Moore had 20 kids in her class who were deemed “at risk.” With the national drop-out rate hovering around 30 percent, she wanted her kids to finish on the other side of that divide. And this book, she thought, would help. This code would help them ride a straighter line through adolescence into adulthood.

With limited school funding, Moore couldn’t buy the books. So she sent a note to ask if whoever ran the website could donate to her class.

The next day, the author called.

“I was so taken by her on the phone,” Owen says. “I told her I will give you everything you need and I want something back.”

Owen asked her to design a curriculum that was academically rigorous, included critical thinking, and taught writing and speaking skills. Moore was game. Owen sent books and Moore designed a four-week course in leadership and ethics that’s since grown into a full semester. 

Live each day with courage. Take pride in your work. Always finish what you start.

There are 10 such principles in the “Code of the West.” And, in Moore’s class, the students come up with everyday examples to illustrate these ideas.

“Ride for the brand,” says 16-year-old Brandi Krutz. “That’s the one that means the most to me.”

Like Moore, Krutz never roped a steer or branded a calf so the principle hooked her on a more personal level.

“My family has never been the most situated or organized,” she says. “Both my parents have been addicts. But your family name is your brand.

“What I learned in Ms. Moore’s class is that I should never be ashamed of my family and I should still be there for my family. Ride for the brand.”

Students in Moore’s Cowboy Ethics class absorb and live these lessons because Moore does not lecture. She invites the students to discuss the ideas and to talk about their lives. Sometimes, Moore kicks in her own life stories — like her time in college.
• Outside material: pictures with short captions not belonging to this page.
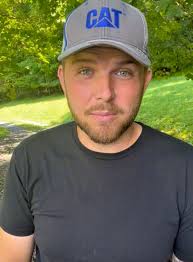 does anyone know where Umberto the Italian singer who sang at Villaggio  went?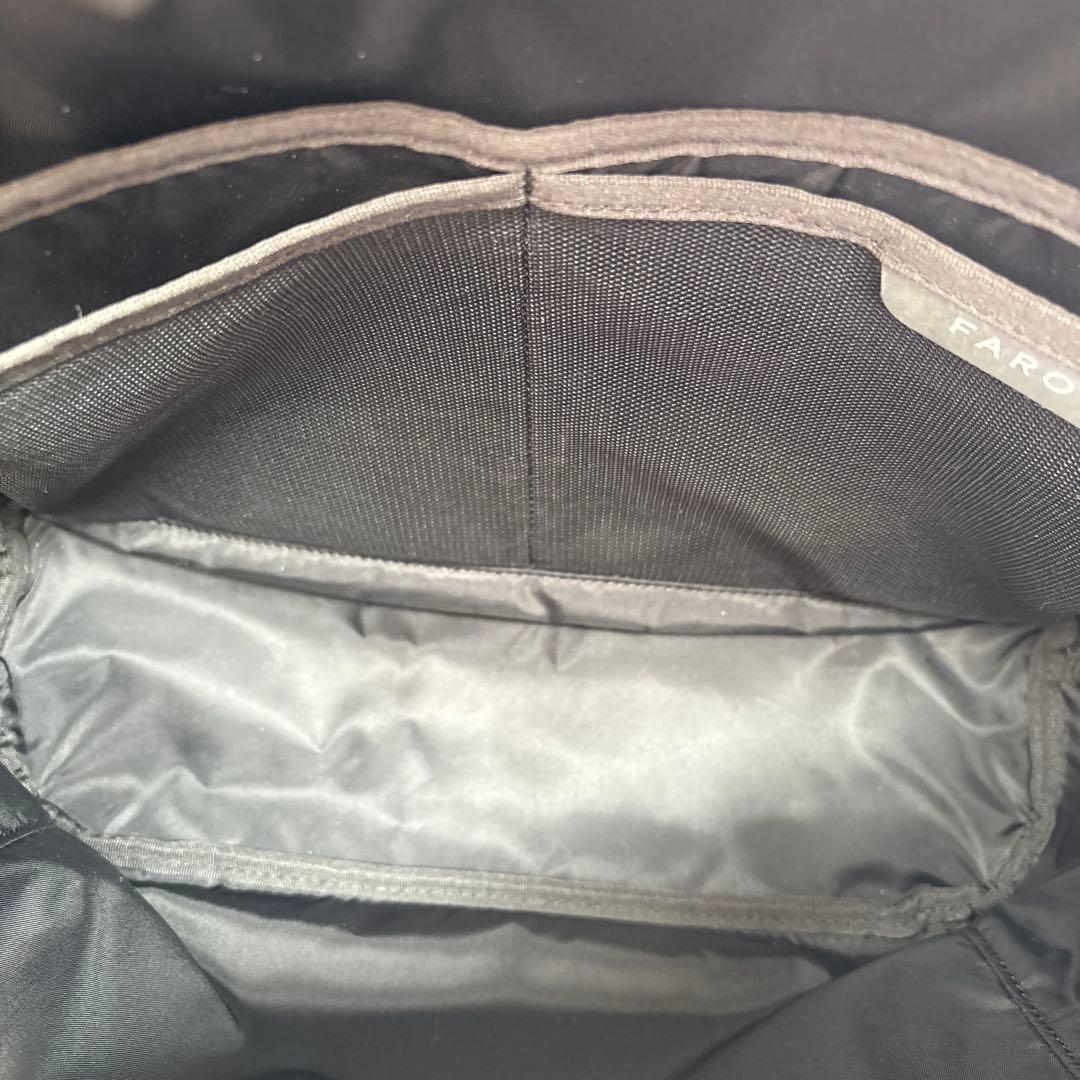 極美品　FARO（ファーロ） Smart Sling Bag 2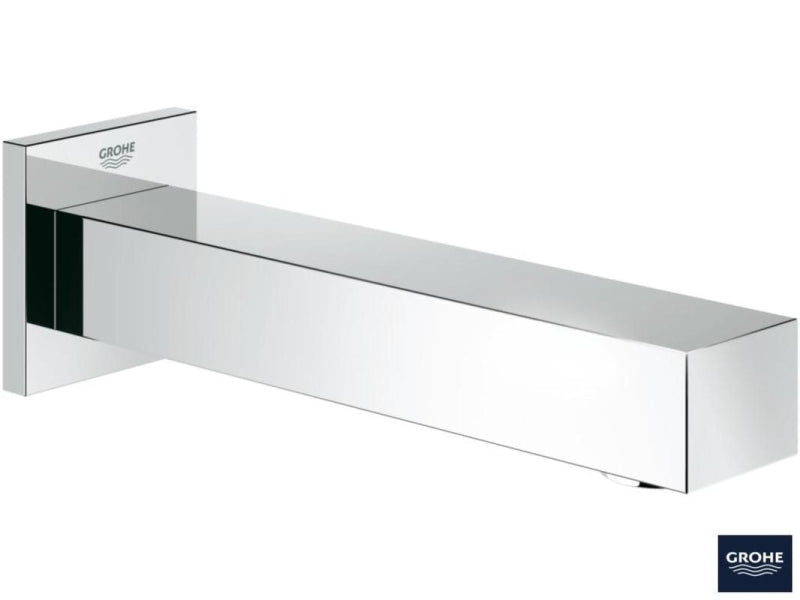 Badekarbatteri i krom - Grohe Universal Cube detalj av tut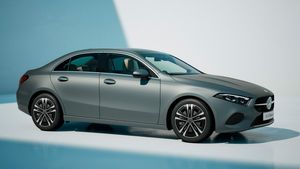 2024 വർഷം ബെൻസിന് ശുക്രൻ ആണെന്ന് കമ്പനി, വിൽപ്പന കണക്കിൽ പറയുന്നതിങ്ങനെ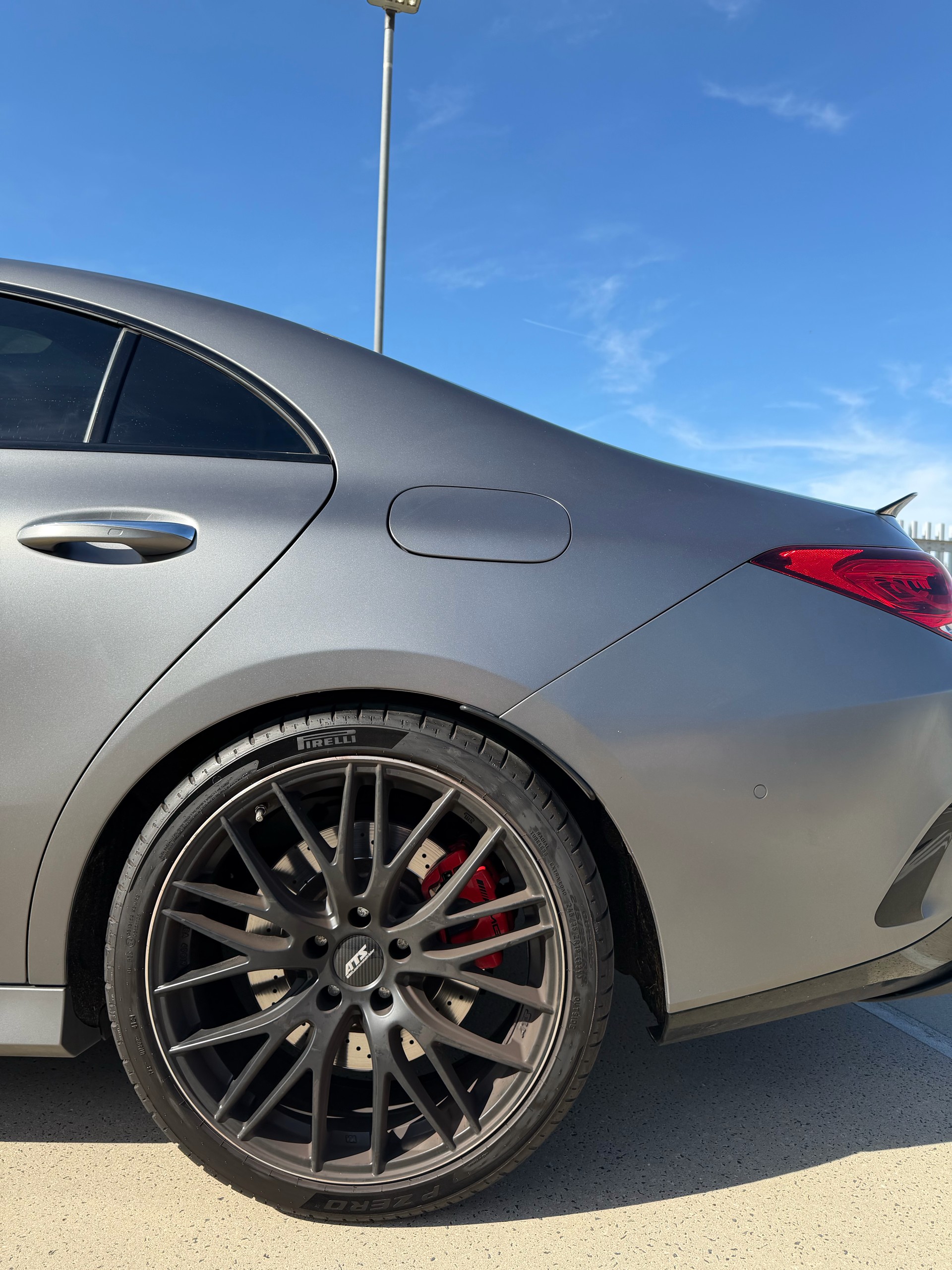 MERCEDES-BENZ CLA 35 AMG 4matic 7G-DCT *Grau Matt*-image-6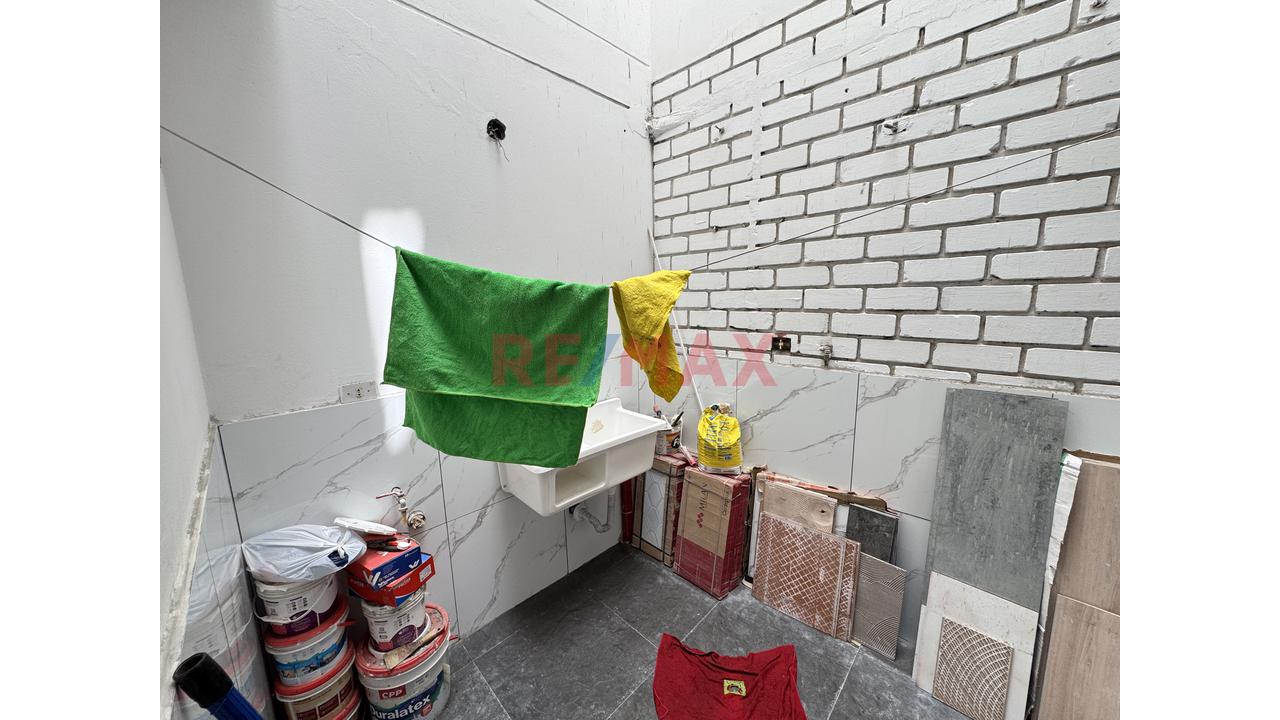 Se Alquila Primer Piso A Unos Pasos De Antúnez De Mayolo Los Olivos — foto 13
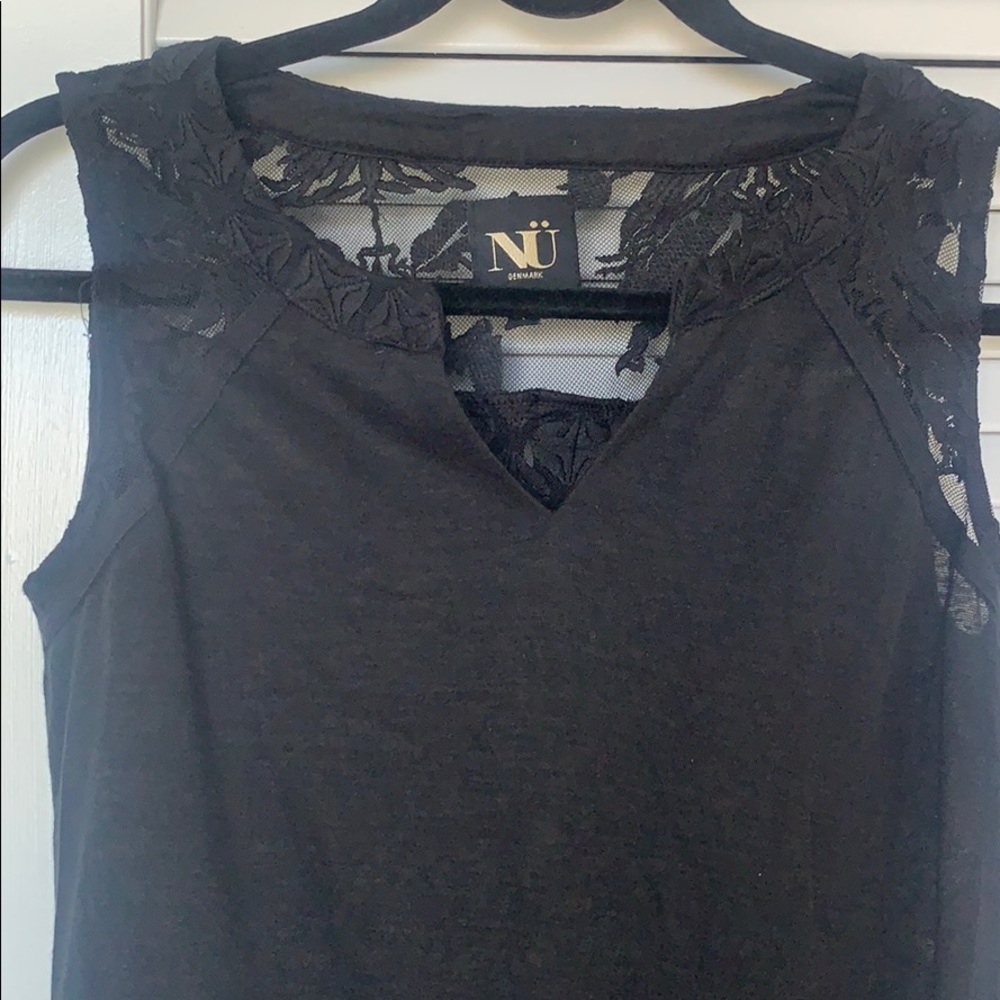 Top with details - Picture 3 of 6
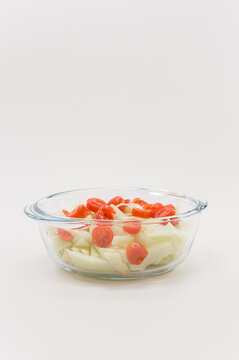 Immagine primo piano di ciotola in vetro con insalata di finocchio e pomodoro a piccoli pezzi
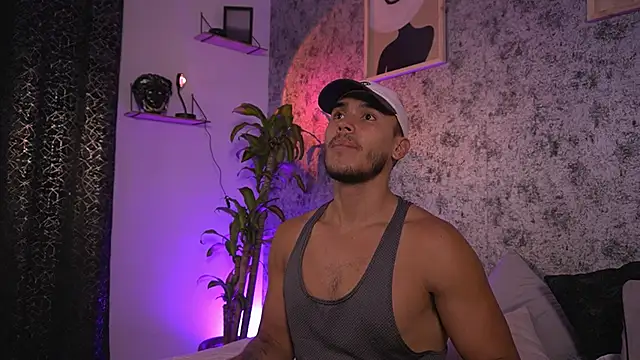 Snapshot of MarkSantozz chatting on June 10, 8:30 pm MarkSantozz online show from June 10, 8:30 pm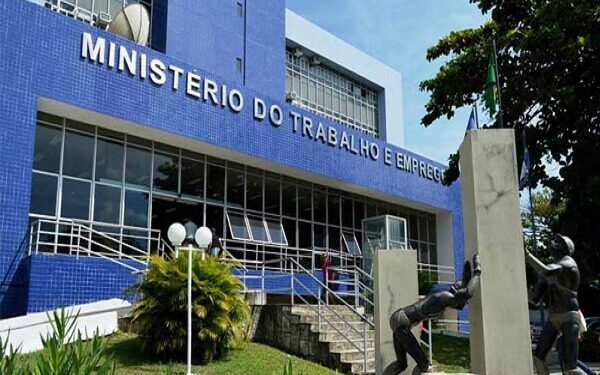 Estado brasileiro fecha mês com saldo negativo em relação a contratações e demissões de profissionais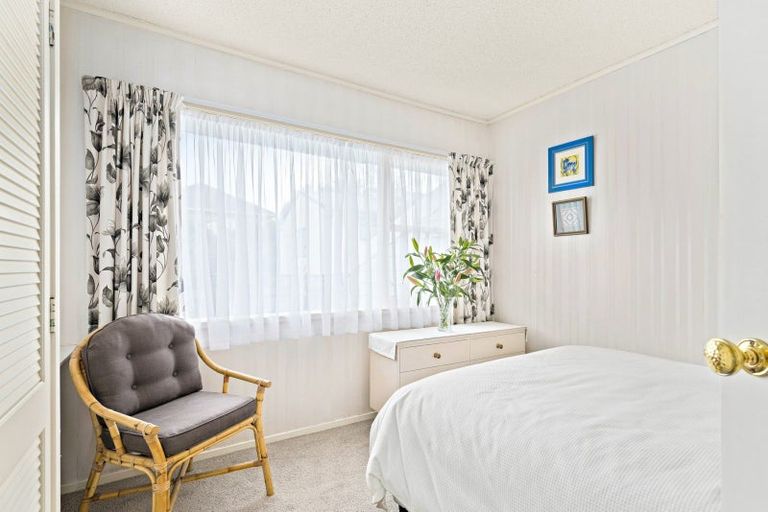 Photo of property in 51 Gordon Avenue, Forrest Hill, Auckland, 0620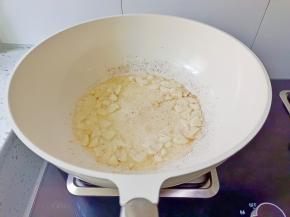 锅里留一点底油，放入蒜片炒香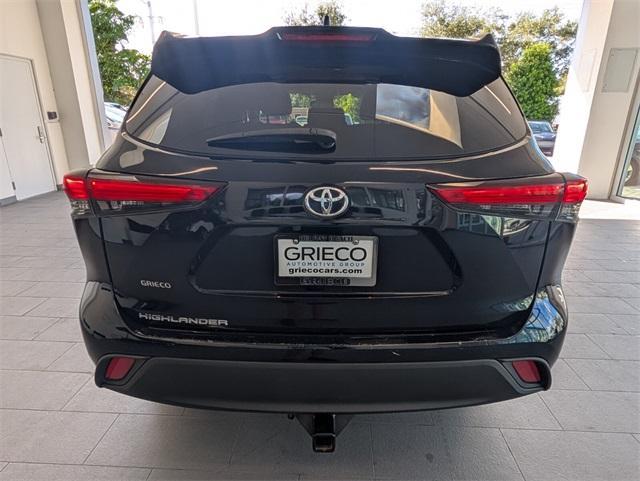used 2020 Toyota Highlander car, priced at $23,500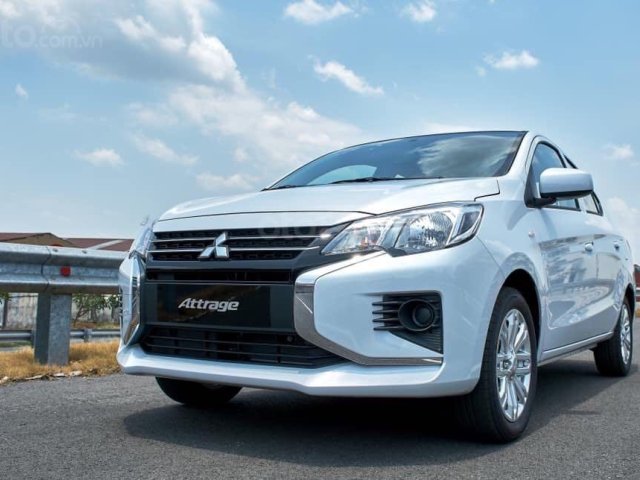 Mitsubishi Attrage nhập khẩu Thái Lan0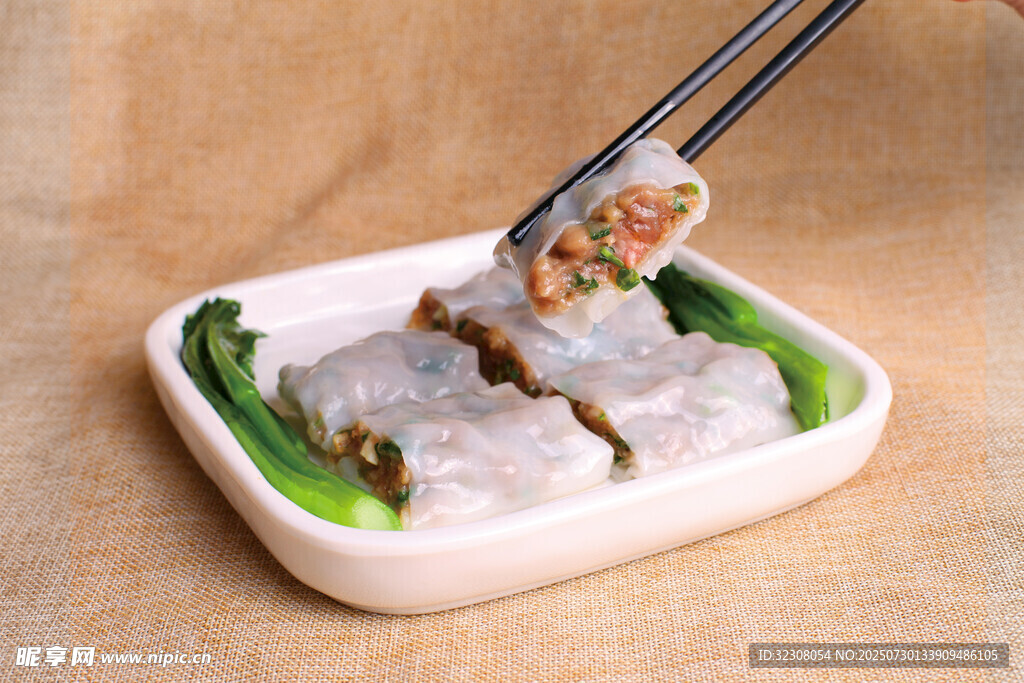 筷子夹起美味肠粉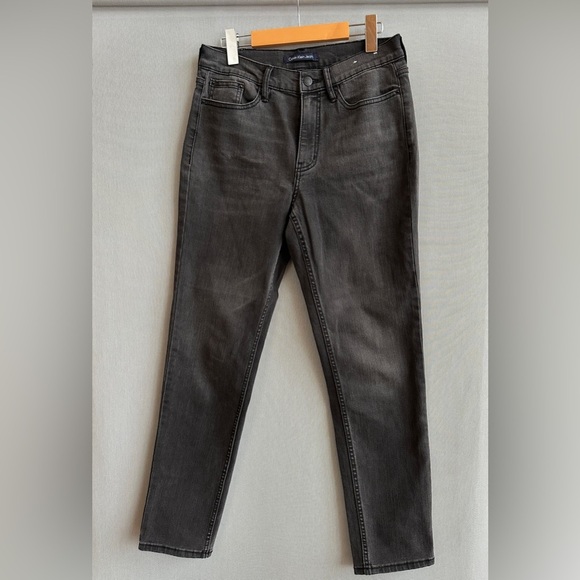 Calvin Klein | Washed Charcoal High-Rise Slim Ankle Jeans | Size 28 - Picture 1 of 7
“I came to DU on a basketball scholarship,” Moore says. “I’m 5-foot 6-inches and at my high school, I was a guard. I wasn’t the best player in my high school. I wasn’t the best player on my team but I always gave my best effort.”

From there, Moore can steer the class to “The Try,” a cowboy term for giving 110 percent. In a world where kids feel pressure to win at all costs, her students have another idea. “The kids say, “If I just give 110 percent, I’m a winner,” Moore says.  

They also get results. After one semester, 78 percent of Moore’s students increased their GPAs by an average of seven-tenths of a point. Nine students raised their grades by an entire point or more on the standard 4.0 scale. After the second semester, 85 percent increased their GPA.

And these were “at risk” kids.

Some, like Krutz, were barely making it through high school. Now they’re planning for college.

“People think this class is about cowboys or riding bulls,” Krutz says. “It’s not. You have a path in your life and why not put some guidelines down to make it a good one? That’s what this class is about.”

Since meeting Owen over the phone that fateful day, Moore has taken the reins as executive director of the Center for Cowboy Ethics and Leadership. With Owen, she crisscrosses the country teaching other teachers how to use the curriculum.